To define link conditions, either use the condition builder, or click the Advanced tab where you can provide a more complex condition expression manually.
When the branching node is used, all branches are run in parallel as you run the flow, so a document can be processed by multiple branches concurrently.
You can add multiple branching nodes in your flow to form directed acyclic graph with nested branches.
After you create branches, you can use a merging node to merge the output from the selected branches for further processing in the flow.
Merging
Use this node to merge the flow after it was branched. Use the links to connect the branches into the merging node. You can edit the link names.
Double-click the merging node to open the Configuration panel. In that panel, you specify how to merge the data that is incoming from the merged branches. The following options are available:
-
Combine rows: Merge rows from all tables, one after another
Note that if the same document exists in multiple branches, duplicates are created. This option is recommended to be used only when the conditions used when branching produce mutually exclusive results.
-
Combine columns: Merge columns from all tables, row by row, where you can select one of the following options:
- Inner join - combine all matching rows
- Full outer - includes all rows from all datasets
With this merge type, if the merged branches have features with the same name, then all these features will be added to the output, but they will be renamed by adding
link_nameas a prefix to the feature name. For example, if 3 branches namedlink1,link2andlink3have the same feature namedcontent, then the output will havecontent,content_link2,content_link3. It is strongly recommended to avoid this scenario by disabling the Downstream use checkbox for these features in the previous nodes, so that the merge operator only gets one feature with the given name.
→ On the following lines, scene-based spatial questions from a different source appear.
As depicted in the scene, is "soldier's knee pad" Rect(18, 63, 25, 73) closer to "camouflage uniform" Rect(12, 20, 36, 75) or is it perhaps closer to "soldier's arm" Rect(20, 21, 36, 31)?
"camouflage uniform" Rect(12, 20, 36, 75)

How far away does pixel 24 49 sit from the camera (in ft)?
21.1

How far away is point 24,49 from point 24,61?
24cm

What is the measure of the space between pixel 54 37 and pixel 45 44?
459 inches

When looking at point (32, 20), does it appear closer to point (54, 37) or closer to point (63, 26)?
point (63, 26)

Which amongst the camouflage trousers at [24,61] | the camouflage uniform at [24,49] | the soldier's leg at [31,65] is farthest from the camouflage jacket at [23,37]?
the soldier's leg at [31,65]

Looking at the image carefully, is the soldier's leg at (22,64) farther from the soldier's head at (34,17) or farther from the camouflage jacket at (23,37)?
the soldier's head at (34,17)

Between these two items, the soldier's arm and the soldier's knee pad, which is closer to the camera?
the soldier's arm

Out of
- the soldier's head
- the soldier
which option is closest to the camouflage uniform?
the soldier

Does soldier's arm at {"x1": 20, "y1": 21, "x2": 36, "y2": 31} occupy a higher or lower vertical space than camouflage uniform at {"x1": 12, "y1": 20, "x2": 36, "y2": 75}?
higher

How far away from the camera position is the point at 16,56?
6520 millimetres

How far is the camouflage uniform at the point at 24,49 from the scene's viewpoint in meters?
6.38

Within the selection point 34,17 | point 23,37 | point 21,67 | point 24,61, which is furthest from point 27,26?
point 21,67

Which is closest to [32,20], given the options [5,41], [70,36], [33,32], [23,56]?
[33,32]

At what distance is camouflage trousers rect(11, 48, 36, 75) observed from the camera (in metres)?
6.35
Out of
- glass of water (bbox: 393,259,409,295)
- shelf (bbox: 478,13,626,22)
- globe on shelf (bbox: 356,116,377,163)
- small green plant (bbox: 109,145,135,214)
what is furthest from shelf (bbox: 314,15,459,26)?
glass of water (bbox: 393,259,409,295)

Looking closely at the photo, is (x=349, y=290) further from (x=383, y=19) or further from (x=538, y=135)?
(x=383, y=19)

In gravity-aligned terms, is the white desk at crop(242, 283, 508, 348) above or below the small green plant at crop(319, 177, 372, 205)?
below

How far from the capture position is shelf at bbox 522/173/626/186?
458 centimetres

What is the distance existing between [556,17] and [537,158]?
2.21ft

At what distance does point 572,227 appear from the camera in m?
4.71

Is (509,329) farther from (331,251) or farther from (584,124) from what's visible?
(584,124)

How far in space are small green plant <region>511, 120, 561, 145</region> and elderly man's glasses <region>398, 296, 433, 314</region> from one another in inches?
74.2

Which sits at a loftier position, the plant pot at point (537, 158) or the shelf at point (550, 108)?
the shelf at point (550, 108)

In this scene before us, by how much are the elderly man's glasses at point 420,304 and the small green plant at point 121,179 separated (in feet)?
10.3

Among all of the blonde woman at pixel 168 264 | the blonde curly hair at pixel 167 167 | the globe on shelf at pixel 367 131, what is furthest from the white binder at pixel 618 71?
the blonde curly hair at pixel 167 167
Click Preview with sample data to see how the merging works on some sample tables.
Entity curation
Use this node when you have selected to extract entities in the Extract data node. Documents can contain structured information, for example, invoices, receipts, or bank statements. You can extract this structured information, standardize it, and store it in an entity table.
This node transforms the extracted structured data into the format that is defined for the target table by the applied document class. The normalized information can then be written to an entity table in a structured database by using the Entity store node.